Overall, your paper provides a clear and concise argument about the negative impacts of rainforest roads on the environment and humans. Your introduction effectively establishes the topic and states your thesis. The body paragraphs clearly explain the harmful effects of road construction, such as deforestation and increased erosion, while also acknowledging the benefits of easier access and economic opportunities. Furthermore, you emphasize the importance of taking care of the earth and reducing our footprint.
To strengthen your paper, consider the following suggestions:
1. Provide more evidence and examples to support your claims. For instance, you mention that rainforests produce 20% of the world's oxygen, but you could include a reference or data to support this statement. Additionally, citing specific instances of road construction leading to erosion and flooding would provide more concrete evidence.

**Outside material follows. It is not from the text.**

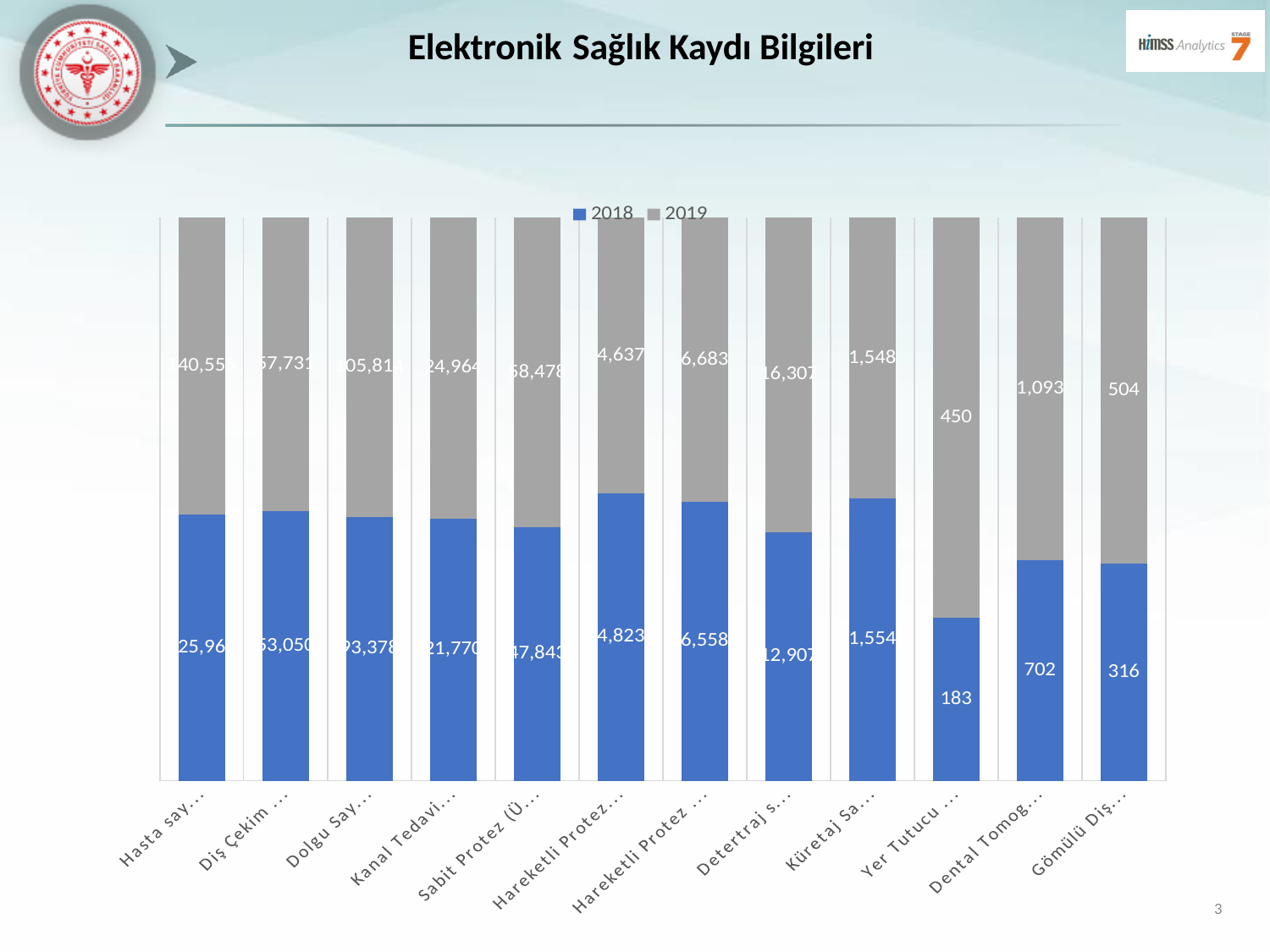
What are the two entries in the chart legend? 2018 and 2019 What is the difference between the 2019 and 2018 values for Gömülü Diş...? 188 What is the 2019 value for Dental Tomog...? 1,093 What is the sum of the 2018 and 2019 values for Yer Tutucu? 633 How many series does the legend list? 2 What kind of chart is shown on the slide? Stacked bar chart For Yer Tutucu, which year has the larger value, 2018 or 2019? 2019 How many categories are plotted along the x axis? 12 What is the 2018 value for Yer Tutucu? 183 What is the 2019 value for Yer Tutucu? 450 What is the difference between the 2019 and 2018 values for Dental Tomog...? 391 What is the 2018 value for Gömülü Diş...? 316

2. Address counterarguments or opposing perspectives to strengthen your argument. This would involve acknowledging potential benefits of rainforest roads, such as transportation improvements or economic growth, and then explaining why these benefits are outweighed by the negative impacts.
3. Consider expanding your conclusion to tie back to your thesis and summarize your main points. Additionally, you can highlight the importance of finding more sustainable alternatives to road construction in rainforests.
Overall, your paper effectively conveys the negative impacts of rainforest roads and emphasizes the need for environmental conservation. With some additional evidence, counterargument addressing, and a more comprehensive conclusion, your paper will be even stronger.